## Your instructions
Edit every item so that "framed artwork of vases" becomes "framed painting of vases" and nothing else changes, then give the items again without the pictures.

========

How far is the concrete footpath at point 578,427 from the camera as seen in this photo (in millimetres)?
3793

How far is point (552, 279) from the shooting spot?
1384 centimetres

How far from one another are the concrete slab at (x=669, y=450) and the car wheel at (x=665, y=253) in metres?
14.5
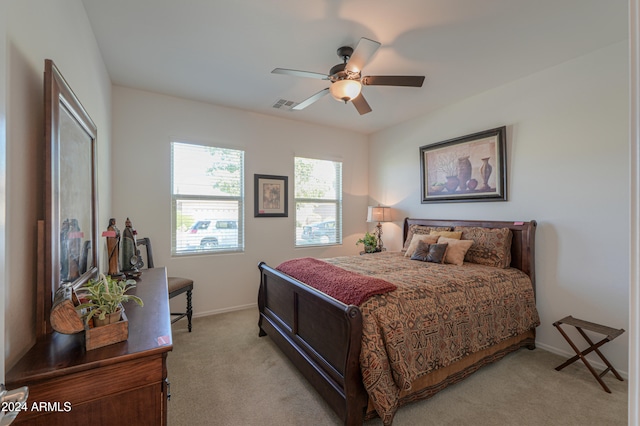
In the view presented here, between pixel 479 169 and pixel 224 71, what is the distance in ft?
10.3

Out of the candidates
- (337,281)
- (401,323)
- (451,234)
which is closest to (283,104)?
(337,281)

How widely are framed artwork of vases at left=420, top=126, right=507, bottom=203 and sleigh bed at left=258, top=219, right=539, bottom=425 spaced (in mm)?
511

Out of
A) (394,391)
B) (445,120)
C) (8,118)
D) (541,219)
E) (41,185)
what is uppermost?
(445,120)

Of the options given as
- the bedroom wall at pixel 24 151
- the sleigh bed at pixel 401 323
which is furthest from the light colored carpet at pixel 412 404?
the bedroom wall at pixel 24 151

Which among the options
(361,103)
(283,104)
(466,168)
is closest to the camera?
(361,103)

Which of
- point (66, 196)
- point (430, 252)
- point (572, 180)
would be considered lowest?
point (430, 252)

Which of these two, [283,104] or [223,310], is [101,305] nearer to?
[223,310]

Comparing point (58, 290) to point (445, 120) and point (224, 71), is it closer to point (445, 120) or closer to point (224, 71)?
point (224, 71)

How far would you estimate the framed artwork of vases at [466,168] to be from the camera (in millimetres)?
3324

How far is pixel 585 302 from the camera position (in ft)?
8.82

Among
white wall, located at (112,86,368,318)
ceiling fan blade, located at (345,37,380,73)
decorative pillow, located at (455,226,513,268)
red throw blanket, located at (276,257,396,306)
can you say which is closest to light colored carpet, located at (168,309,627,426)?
red throw blanket, located at (276,257,396,306)

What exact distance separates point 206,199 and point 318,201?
1769mm

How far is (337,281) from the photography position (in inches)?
90.1

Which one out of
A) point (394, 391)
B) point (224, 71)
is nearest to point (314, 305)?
point (394, 391)
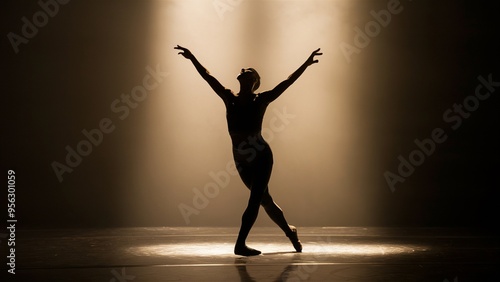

========

## Correct response
How far is the concrete footpath at point 578,427 from the camera as seen in this photo (in millimetres)?
3793

How far is point (552, 279) from the shooting spot?
1384 centimetres

How far from one another are the concrete slab at (x=669, y=450) and the car wheel at (x=665, y=253) in metres?
14.5
In the view presented here, between pixel 479 169 and pixel 224 71, what is the distance in ft?
10.3

Out of the candidates
- (337,281)
- (401,323)
- (451,234)
which is closest to (283,104)?
(337,281)

How widely are framed painting of vases at left=420, top=126, right=507, bottom=203 and sleigh bed at left=258, top=219, right=539, bottom=425 spaced (in mm)?
511

Out of
A) (394,391)
B) (445,120)
C) (8,118)
D) (541,219)
E) (41,185)
what is uppermost?
(445,120)

Of the options given as
- the bedroom wall at pixel 24 151
- the sleigh bed at pixel 401 323
which is furthest from the light colored carpet at pixel 412 404?
the bedroom wall at pixel 24 151

Which among the options
(361,103)
(283,104)
(466,168)
is closest to the camera?
(361,103)

Which of
- point (66, 196)
- point (430, 252)
- point (572, 180)
would be considered lowest?
point (430, 252)

Which of these two, [283,104] or [223,310], is [101,305] nearer to?
[223,310]

Comparing point (58, 290) to point (445, 120) and point (224, 71), is it closer to point (445, 120) or closer to point (224, 71)?
point (224, 71)

How far would you estimate the framed painting of vases at [466,168] to be from the camera (in millimetres)?
3324

How far is pixel 585 302 from the camera position (in ft)?
8.82

Among
white wall, located at (112,86,368,318)
ceiling fan blade, located at (345,37,380,73)
decorative pillow, located at (455,226,513,268)
red throw blanket, located at (276,257,396,306)
can you say which is closest to light colored carpet, located at (168,309,627,426)?
red throw blanket, located at (276,257,396,306)

What exact distance separates point 206,199 and point 318,201?
1769mm

How far is (337,281) from the photography position (in inches)?
90.1

Which one out of
A) point (394, 391)
B) point (224, 71)
is nearest to point (314, 305)?
point (394, 391)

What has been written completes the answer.